## [Page extract]
------------------------------------------------------------
In this column end joint structure, when the bending moment that generates a tensile region and a compression region in the longitudinal direction of the column end face acts thereon, tensile force and compression force are transmitted to the joining member mainly via the joint fittings arranged in the vicinity of the end edges of the column end face. On the other hand, shearing force that acts on the end of the column is distributed among a plurality of joint bolts that are arranged in the longitudinal direction of the column end face and inserted or pierced into the column. Then, the shearing force is transmitted from the respective joint bolts to the joining member via the joint fittings. At this time, splitting force acts along the joint bolts inserted into the column. The splitting is less likely to be generated at a central side of the column compared to positions along the joint bolts inserted in the vicinity of the both ends in the longitudinal direction of the column end face. Accordingly, the joint bolts inserted in the vicinity of the both ends in the longitudinal direction of the column end face and the joint fittings joined thereto mainly resist the bending moment, and the joint bolts inserted into the central side of the column and the joint fittings joined thereto mainly resist the shearing force, improving resistance of the joint portion at the column end thereby.
------------------------------------------------------------
## [Information supplied]
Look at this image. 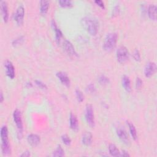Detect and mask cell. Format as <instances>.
<instances>
[{
	"label": "cell",
	"mask_w": 157,
	"mask_h": 157,
	"mask_svg": "<svg viewBox=\"0 0 157 157\" xmlns=\"http://www.w3.org/2000/svg\"><path fill=\"white\" fill-rule=\"evenodd\" d=\"M81 22L82 26L90 35L95 36L97 34L99 28V23L95 18L85 17L82 19Z\"/></svg>",
	"instance_id": "1"
},
{
	"label": "cell",
	"mask_w": 157,
	"mask_h": 157,
	"mask_svg": "<svg viewBox=\"0 0 157 157\" xmlns=\"http://www.w3.org/2000/svg\"><path fill=\"white\" fill-rule=\"evenodd\" d=\"M0 136L2 154L4 156H7L10 154L11 150L8 137V129L7 126L3 125L1 127L0 131Z\"/></svg>",
	"instance_id": "2"
},
{
	"label": "cell",
	"mask_w": 157,
	"mask_h": 157,
	"mask_svg": "<svg viewBox=\"0 0 157 157\" xmlns=\"http://www.w3.org/2000/svg\"><path fill=\"white\" fill-rule=\"evenodd\" d=\"M118 35L116 33H110L107 34L103 43V48L107 52L112 51L116 46Z\"/></svg>",
	"instance_id": "3"
},
{
	"label": "cell",
	"mask_w": 157,
	"mask_h": 157,
	"mask_svg": "<svg viewBox=\"0 0 157 157\" xmlns=\"http://www.w3.org/2000/svg\"><path fill=\"white\" fill-rule=\"evenodd\" d=\"M116 57L118 63L123 64L126 63L129 57V53L128 48L124 46H120L117 50Z\"/></svg>",
	"instance_id": "4"
},
{
	"label": "cell",
	"mask_w": 157,
	"mask_h": 157,
	"mask_svg": "<svg viewBox=\"0 0 157 157\" xmlns=\"http://www.w3.org/2000/svg\"><path fill=\"white\" fill-rule=\"evenodd\" d=\"M85 117L88 124L90 127H92V128L94 127V116L93 106L91 104H86L85 107Z\"/></svg>",
	"instance_id": "5"
},
{
	"label": "cell",
	"mask_w": 157,
	"mask_h": 157,
	"mask_svg": "<svg viewBox=\"0 0 157 157\" xmlns=\"http://www.w3.org/2000/svg\"><path fill=\"white\" fill-rule=\"evenodd\" d=\"M13 118L15 125L18 129V132L20 134V137L22 134L23 131V121L21 112L18 109H15L13 113Z\"/></svg>",
	"instance_id": "6"
},
{
	"label": "cell",
	"mask_w": 157,
	"mask_h": 157,
	"mask_svg": "<svg viewBox=\"0 0 157 157\" xmlns=\"http://www.w3.org/2000/svg\"><path fill=\"white\" fill-rule=\"evenodd\" d=\"M25 16V9L22 4H20L13 15V18L17 25H21L23 23V19Z\"/></svg>",
	"instance_id": "7"
},
{
	"label": "cell",
	"mask_w": 157,
	"mask_h": 157,
	"mask_svg": "<svg viewBox=\"0 0 157 157\" xmlns=\"http://www.w3.org/2000/svg\"><path fill=\"white\" fill-rule=\"evenodd\" d=\"M63 46L64 50L69 56L72 58H75L78 56L75 50V48L74 47L70 41L67 40H64L63 44Z\"/></svg>",
	"instance_id": "8"
},
{
	"label": "cell",
	"mask_w": 157,
	"mask_h": 157,
	"mask_svg": "<svg viewBox=\"0 0 157 157\" xmlns=\"http://www.w3.org/2000/svg\"><path fill=\"white\" fill-rule=\"evenodd\" d=\"M4 68L6 70V74L7 76L13 79L15 77V67L12 64V63L9 60H6L4 63Z\"/></svg>",
	"instance_id": "9"
},
{
	"label": "cell",
	"mask_w": 157,
	"mask_h": 157,
	"mask_svg": "<svg viewBox=\"0 0 157 157\" xmlns=\"http://www.w3.org/2000/svg\"><path fill=\"white\" fill-rule=\"evenodd\" d=\"M156 65L154 62H148L144 68V75L146 77H150L156 72Z\"/></svg>",
	"instance_id": "10"
},
{
	"label": "cell",
	"mask_w": 157,
	"mask_h": 157,
	"mask_svg": "<svg viewBox=\"0 0 157 157\" xmlns=\"http://www.w3.org/2000/svg\"><path fill=\"white\" fill-rule=\"evenodd\" d=\"M117 134L119 139L125 144L128 145L130 143L129 136L126 131V130L123 128H118L117 129Z\"/></svg>",
	"instance_id": "11"
},
{
	"label": "cell",
	"mask_w": 157,
	"mask_h": 157,
	"mask_svg": "<svg viewBox=\"0 0 157 157\" xmlns=\"http://www.w3.org/2000/svg\"><path fill=\"white\" fill-rule=\"evenodd\" d=\"M56 76L59 80V81L61 82V83L63 85H64V86H66L67 87L70 86L71 81H70L69 77H68V75H67L66 73L62 72V71H59V72H56Z\"/></svg>",
	"instance_id": "12"
},
{
	"label": "cell",
	"mask_w": 157,
	"mask_h": 157,
	"mask_svg": "<svg viewBox=\"0 0 157 157\" xmlns=\"http://www.w3.org/2000/svg\"><path fill=\"white\" fill-rule=\"evenodd\" d=\"M1 6V12L3 21L6 23L9 18V11H8V6L7 3L5 1H1L0 2Z\"/></svg>",
	"instance_id": "13"
},
{
	"label": "cell",
	"mask_w": 157,
	"mask_h": 157,
	"mask_svg": "<svg viewBox=\"0 0 157 157\" xmlns=\"http://www.w3.org/2000/svg\"><path fill=\"white\" fill-rule=\"evenodd\" d=\"M27 141L33 147H36L40 141L39 136L36 134H30L27 136Z\"/></svg>",
	"instance_id": "14"
},
{
	"label": "cell",
	"mask_w": 157,
	"mask_h": 157,
	"mask_svg": "<svg viewBox=\"0 0 157 157\" xmlns=\"http://www.w3.org/2000/svg\"><path fill=\"white\" fill-rule=\"evenodd\" d=\"M51 25H52V28L53 29V31H55V39L56 41L58 44L60 43L61 38L63 37V33L61 32V31L57 27L55 21V20H52V23H51Z\"/></svg>",
	"instance_id": "15"
},
{
	"label": "cell",
	"mask_w": 157,
	"mask_h": 157,
	"mask_svg": "<svg viewBox=\"0 0 157 157\" xmlns=\"http://www.w3.org/2000/svg\"><path fill=\"white\" fill-rule=\"evenodd\" d=\"M69 126L71 129L74 131H77L78 129V121L77 117L72 113L69 115Z\"/></svg>",
	"instance_id": "16"
},
{
	"label": "cell",
	"mask_w": 157,
	"mask_h": 157,
	"mask_svg": "<svg viewBox=\"0 0 157 157\" xmlns=\"http://www.w3.org/2000/svg\"><path fill=\"white\" fill-rule=\"evenodd\" d=\"M93 140V136L90 132H85L82 137V142L85 146H90Z\"/></svg>",
	"instance_id": "17"
},
{
	"label": "cell",
	"mask_w": 157,
	"mask_h": 157,
	"mask_svg": "<svg viewBox=\"0 0 157 157\" xmlns=\"http://www.w3.org/2000/svg\"><path fill=\"white\" fill-rule=\"evenodd\" d=\"M156 10L157 7L155 4H150L148 7V15L151 20L155 21L156 20Z\"/></svg>",
	"instance_id": "18"
},
{
	"label": "cell",
	"mask_w": 157,
	"mask_h": 157,
	"mask_svg": "<svg viewBox=\"0 0 157 157\" xmlns=\"http://www.w3.org/2000/svg\"><path fill=\"white\" fill-rule=\"evenodd\" d=\"M49 5H50V2L48 1H46V0H42L40 1V13L43 15H45L48 10L49 8Z\"/></svg>",
	"instance_id": "19"
},
{
	"label": "cell",
	"mask_w": 157,
	"mask_h": 157,
	"mask_svg": "<svg viewBox=\"0 0 157 157\" xmlns=\"http://www.w3.org/2000/svg\"><path fill=\"white\" fill-rule=\"evenodd\" d=\"M121 83H122V86L127 92H130L131 91V81L128 76L125 75H123L121 79Z\"/></svg>",
	"instance_id": "20"
},
{
	"label": "cell",
	"mask_w": 157,
	"mask_h": 157,
	"mask_svg": "<svg viewBox=\"0 0 157 157\" xmlns=\"http://www.w3.org/2000/svg\"><path fill=\"white\" fill-rule=\"evenodd\" d=\"M109 151L112 156H120V152L118 149L117 147L114 144H110L109 145Z\"/></svg>",
	"instance_id": "21"
},
{
	"label": "cell",
	"mask_w": 157,
	"mask_h": 157,
	"mask_svg": "<svg viewBox=\"0 0 157 157\" xmlns=\"http://www.w3.org/2000/svg\"><path fill=\"white\" fill-rule=\"evenodd\" d=\"M128 125L129 132L132 138L134 140H136L137 139V131H136L135 126L132 122H130V121H128Z\"/></svg>",
	"instance_id": "22"
},
{
	"label": "cell",
	"mask_w": 157,
	"mask_h": 157,
	"mask_svg": "<svg viewBox=\"0 0 157 157\" xmlns=\"http://www.w3.org/2000/svg\"><path fill=\"white\" fill-rule=\"evenodd\" d=\"M53 156H64V151L61 145H58L56 148L53 152Z\"/></svg>",
	"instance_id": "23"
},
{
	"label": "cell",
	"mask_w": 157,
	"mask_h": 157,
	"mask_svg": "<svg viewBox=\"0 0 157 157\" xmlns=\"http://www.w3.org/2000/svg\"><path fill=\"white\" fill-rule=\"evenodd\" d=\"M98 82L101 85H107V84L109 83V82H110L109 78L107 77H106L105 75H101L98 77Z\"/></svg>",
	"instance_id": "24"
},
{
	"label": "cell",
	"mask_w": 157,
	"mask_h": 157,
	"mask_svg": "<svg viewBox=\"0 0 157 157\" xmlns=\"http://www.w3.org/2000/svg\"><path fill=\"white\" fill-rule=\"evenodd\" d=\"M75 93L77 101L79 102H82L84 100V95L83 93L79 89H76L75 91Z\"/></svg>",
	"instance_id": "25"
},
{
	"label": "cell",
	"mask_w": 157,
	"mask_h": 157,
	"mask_svg": "<svg viewBox=\"0 0 157 157\" xmlns=\"http://www.w3.org/2000/svg\"><path fill=\"white\" fill-rule=\"evenodd\" d=\"M58 3L63 7H69L72 6V1L68 0H60L58 1Z\"/></svg>",
	"instance_id": "26"
},
{
	"label": "cell",
	"mask_w": 157,
	"mask_h": 157,
	"mask_svg": "<svg viewBox=\"0 0 157 157\" xmlns=\"http://www.w3.org/2000/svg\"><path fill=\"white\" fill-rule=\"evenodd\" d=\"M24 40V37L23 36H19L15 39H14L13 40H12V44L13 46L14 47H16L18 45H20V44H21L23 42Z\"/></svg>",
	"instance_id": "27"
},
{
	"label": "cell",
	"mask_w": 157,
	"mask_h": 157,
	"mask_svg": "<svg viewBox=\"0 0 157 157\" xmlns=\"http://www.w3.org/2000/svg\"><path fill=\"white\" fill-rule=\"evenodd\" d=\"M61 140L66 145H70L71 144V139L67 134H63L61 136Z\"/></svg>",
	"instance_id": "28"
},
{
	"label": "cell",
	"mask_w": 157,
	"mask_h": 157,
	"mask_svg": "<svg viewBox=\"0 0 157 157\" xmlns=\"http://www.w3.org/2000/svg\"><path fill=\"white\" fill-rule=\"evenodd\" d=\"M132 56L134 59L137 61H140V55L139 53V51L137 49H136L133 53H132Z\"/></svg>",
	"instance_id": "29"
},
{
	"label": "cell",
	"mask_w": 157,
	"mask_h": 157,
	"mask_svg": "<svg viewBox=\"0 0 157 157\" xmlns=\"http://www.w3.org/2000/svg\"><path fill=\"white\" fill-rule=\"evenodd\" d=\"M35 83H36V85L38 87H39L40 88H42V89H47V85H46L44 82H42L40 81V80H35Z\"/></svg>",
	"instance_id": "30"
},
{
	"label": "cell",
	"mask_w": 157,
	"mask_h": 157,
	"mask_svg": "<svg viewBox=\"0 0 157 157\" xmlns=\"http://www.w3.org/2000/svg\"><path fill=\"white\" fill-rule=\"evenodd\" d=\"M86 90L88 92H89L90 93H94L96 92V87L92 83H90V84L88 85Z\"/></svg>",
	"instance_id": "31"
},
{
	"label": "cell",
	"mask_w": 157,
	"mask_h": 157,
	"mask_svg": "<svg viewBox=\"0 0 157 157\" xmlns=\"http://www.w3.org/2000/svg\"><path fill=\"white\" fill-rule=\"evenodd\" d=\"M142 80L140 77H137L136 80V86L137 88L139 89L141 88L142 85Z\"/></svg>",
	"instance_id": "32"
},
{
	"label": "cell",
	"mask_w": 157,
	"mask_h": 157,
	"mask_svg": "<svg viewBox=\"0 0 157 157\" xmlns=\"http://www.w3.org/2000/svg\"><path fill=\"white\" fill-rule=\"evenodd\" d=\"M94 2L98 5L99 6V7H101V8H104V3L102 1H101V0H96L94 1Z\"/></svg>",
	"instance_id": "33"
},
{
	"label": "cell",
	"mask_w": 157,
	"mask_h": 157,
	"mask_svg": "<svg viewBox=\"0 0 157 157\" xmlns=\"http://www.w3.org/2000/svg\"><path fill=\"white\" fill-rule=\"evenodd\" d=\"M119 11H120V8H119V6H115L113 8V13H112V15H117L118 13H119Z\"/></svg>",
	"instance_id": "34"
},
{
	"label": "cell",
	"mask_w": 157,
	"mask_h": 157,
	"mask_svg": "<svg viewBox=\"0 0 157 157\" xmlns=\"http://www.w3.org/2000/svg\"><path fill=\"white\" fill-rule=\"evenodd\" d=\"M31 156V153L29 151H25L24 152H23L22 154L20 155V156L21 157H28Z\"/></svg>",
	"instance_id": "35"
},
{
	"label": "cell",
	"mask_w": 157,
	"mask_h": 157,
	"mask_svg": "<svg viewBox=\"0 0 157 157\" xmlns=\"http://www.w3.org/2000/svg\"><path fill=\"white\" fill-rule=\"evenodd\" d=\"M120 156H129L130 155L128 153V151H126L124 150H123L121 151V152H120Z\"/></svg>",
	"instance_id": "36"
},
{
	"label": "cell",
	"mask_w": 157,
	"mask_h": 157,
	"mask_svg": "<svg viewBox=\"0 0 157 157\" xmlns=\"http://www.w3.org/2000/svg\"><path fill=\"white\" fill-rule=\"evenodd\" d=\"M4 101V96H3V93H2V90L1 91V93H0V102H2Z\"/></svg>",
	"instance_id": "37"
}]
</instances>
------------------------------------------------------------
## [Stated task A]
In the column end joint text, why do the joint bolts toward the center of the column mainly resist the shearing force? Answer in one to three sentences.
## [Stated task B]
Answer these questions from the column end joint text:
(i) Through which parts are tensile and compression forces mainly passed to the joining member?
(ii) Among what is the shearing force on the end of the column spread?
(iii) What force acts along the joint bolts inserted into the column?

## [Written solution A]
Splitting force acts along the joint bolts inserted into the column. Splitting is less likely at the central side of the column than along the bolts near both ends of the column end face. So the bolts near the ends and their joint fittings mainly resist the bending moment, and the central bolts and their fittings mainly resist the shearing force.

## [Written solution B]
(i) The joint fittings placed near the end edges of the column end face.
(ii) Several joint bolts set in a row along the length of the column end face and inserted or pierced into the column.
(iii) Splitting force.